* [Set of tasks]:
A. Answer these questions from the page extract on indexing Wikipedia with JVector, giving each answer on its own line:
(i) How much free space does the completed index need?
(ii) About how long did the dataset download take?
(iii) What holds the article data?
B. Reproduce the stretch of the page extract on indexing Wikipedia with JVector from "JVector, the library" through "on a laptop.".

* [Page extract]:
JVector, the library that powers DataStax Astra DB vector search, now supports indexing larger-than-memory datasets by performing construction-related searches with compressed vectors. This means that the edge lists need to fit in memory, but the uncompressed vectors do not, which gives us enough headroom to index Wikipedia-en on a laptop.

Requirements

  1. Linux or MacOS. It will not work on Windows because ChronicleMap, which we are going to use for the non-vector data, is limited to a 4GB size there. (If you are interested enough, you could shard the Map by vector id to keep each shard under 4GB and still have O(1) lookup times.)
  2. About 180GB of free space for the dataset, and 90GB for the completed index.
  3. Enough RAM to run a JVM with 36GB of heap space during construction (~28GB for the index, 8GB for GC headroom).
  4. Disable swap before building the index. Linux will aggressively try to cache the index being constructed to the point of swapping out parts of the JVM heap, which is obviously counterproductive. In my test, building with swap enabled was almost twice as slow as with it off.

Building and searching the index

  1. Check out the project:
    $ git clone https://github.com/jbellis/coherepedia-jvector
    $ cd coherepedia-jvector
  2. Edit config.properties to set the locations for the dataset and the index.
  3. Run pip install datasets. (Setting up a venv or conda environment first is recommended but not strictly necessary.)
  4. Run python download.py. This downloads the 180 GB dataset to the location you configured. For me that took about half an hour.
  5. Run ./mvnw compile exec:exec@buildindex. This took about 5 and a half hours on my machine (with an i9–12900 CPU).
  6. Run ./mvnw compile exec:exec@serve and open a browser to http://localhost:4567. Search away!

How it works

We’re using JVector for the vector index and Chronicle Map for the article data. There are several things I don’t love about Chronicle Map, but nothing else touches it for simple disk-based key/value performance.

* [Listed entries]:
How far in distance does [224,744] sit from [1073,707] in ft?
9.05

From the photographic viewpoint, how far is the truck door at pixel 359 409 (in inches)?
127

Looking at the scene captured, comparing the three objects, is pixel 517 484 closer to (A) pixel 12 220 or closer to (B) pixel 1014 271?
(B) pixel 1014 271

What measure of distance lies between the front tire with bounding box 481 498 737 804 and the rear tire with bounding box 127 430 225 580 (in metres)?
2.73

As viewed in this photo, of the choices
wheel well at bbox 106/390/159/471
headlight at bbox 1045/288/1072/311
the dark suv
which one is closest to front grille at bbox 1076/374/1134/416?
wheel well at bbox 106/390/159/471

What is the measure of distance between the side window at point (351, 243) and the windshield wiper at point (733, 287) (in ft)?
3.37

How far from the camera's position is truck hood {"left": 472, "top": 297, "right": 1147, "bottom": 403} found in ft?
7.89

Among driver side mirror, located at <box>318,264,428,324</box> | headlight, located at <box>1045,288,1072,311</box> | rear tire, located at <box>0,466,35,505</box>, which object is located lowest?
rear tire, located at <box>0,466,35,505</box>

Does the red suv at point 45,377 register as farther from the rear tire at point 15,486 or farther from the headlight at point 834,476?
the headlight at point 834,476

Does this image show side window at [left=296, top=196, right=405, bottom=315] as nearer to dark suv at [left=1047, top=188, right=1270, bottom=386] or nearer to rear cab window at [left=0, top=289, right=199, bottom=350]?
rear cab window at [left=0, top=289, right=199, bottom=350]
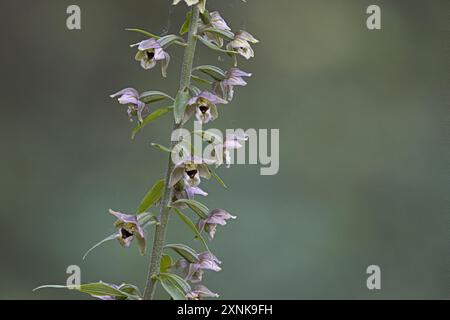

* [Written answers]:
A.
(i) 90GB
(ii) About half an hour
(iii) Chronicle Map

B.
JVector, the library that powers DataStax Astra DB vector search, now supports indexing larger-than-memory datasets by performing construction-related searches with compressed vectors. This means that the edge lists need to fit in memory, but the uncompressed vectors do not, which gives us enough headroom to index Wikipedia-en on a laptop.